July 10, 2012 - Bradley Wiggins insists he won't be taking his Tour de France yellow jersey for granted despite holding a significant lead over defending champion Cadel Evans heading into the Alps.
Wiggins, who looks head and shoulders above every rider on the Tour this year except perhaps teammate Chris Froome, extended his lead over Evans to 1min 53sec with a time trial victory on stage nine.
After Tuesday's rest day the race resumes Wednesday with two consecutive days in the high Alps, including a hilltop finish on stage 11 Thursday at La Toussuire.
Given the 1:43 he lost to Wiggins on Monday, Evans's obvious option is to attack the Englishman and his Sky team, but needing, perhaps, the helping hand of rivals with similar goals. The Australian, who has one victory and two runner-up places at the race, is hoping the experience of his seven previous participations, as well as better form, comes to the fore.
"We're really at the midway point of the race now, and in the second half is where I come into my best. I have more strength and consistency," Evans said on the first rest day Tuesday. "I suspect it's going to get harder, riders always get more tired and we've got a lot of hard stages to go. I think it's going to open up more and more."
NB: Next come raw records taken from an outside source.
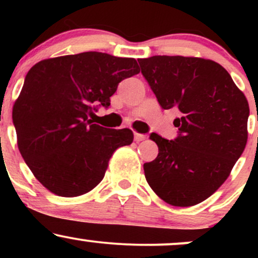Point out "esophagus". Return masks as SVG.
<instances>
[{
  "label": "esophagus",
  "instance_id": "1",
  "mask_svg": "<svg viewBox=\"0 0 258 258\" xmlns=\"http://www.w3.org/2000/svg\"><path fill=\"white\" fill-rule=\"evenodd\" d=\"M146 138H147L146 135H142V133H137V132L135 133V141L136 142H142V141H144Z\"/></svg>",
  "mask_w": 258,
  "mask_h": 258
}]
</instances>
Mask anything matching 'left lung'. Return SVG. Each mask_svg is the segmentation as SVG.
<instances>
[{
  "instance_id": "obj_1",
  "label": "left lung",
  "mask_w": 258,
  "mask_h": 258,
  "mask_svg": "<svg viewBox=\"0 0 258 258\" xmlns=\"http://www.w3.org/2000/svg\"><path fill=\"white\" fill-rule=\"evenodd\" d=\"M138 63L161 108L180 112L174 141L150 135L159 154L143 165L148 184L170 205H197L223 184L244 152L246 97L210 59L154 55Z\"/></svg>"
}]
</instances>
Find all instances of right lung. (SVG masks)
<instances>
[{"mask_svg": "<svg viewBox=\"0 0 258 258\" xmlns=\"http://www.w3.org/2000/svg\"><path fill=\"white\" fill-rule=\"evenodd\" d=\"M138 73L136 59L100 52L44 59L29 70L13 123L23 159L51 193H88L115 150L132 143L131 130L105 128L92 116L97 104L110 105L119 82Z\"/></svg>", "mask_w": 258, "mask_h": 258, "instance_id": "1", "label": "right lung"}]
</instances>
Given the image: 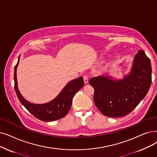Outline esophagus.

A year after crashing out of the race with a fractured collarbone, Wiggins is now in the "dream" position of leading most of his rivals by two minutes or But despite the strong possibility of an historic British win, the lanky Englishman with a passion for music, scooters and the 'Mod' culture of the 1970's says the race is not won yet.
"I don't for one minute underestimate Cadel and what he is capable of doing," said Wiggins. "We're in a dream scenario at the moment almost two minutes ahead, which is something we'd never really hoped for or imagined having. But we're taking it one day at a time. I'm certainly not going to underestimate the guy at all. Got huge respect for him. He won last year and I expect him to fight all the way to Paris."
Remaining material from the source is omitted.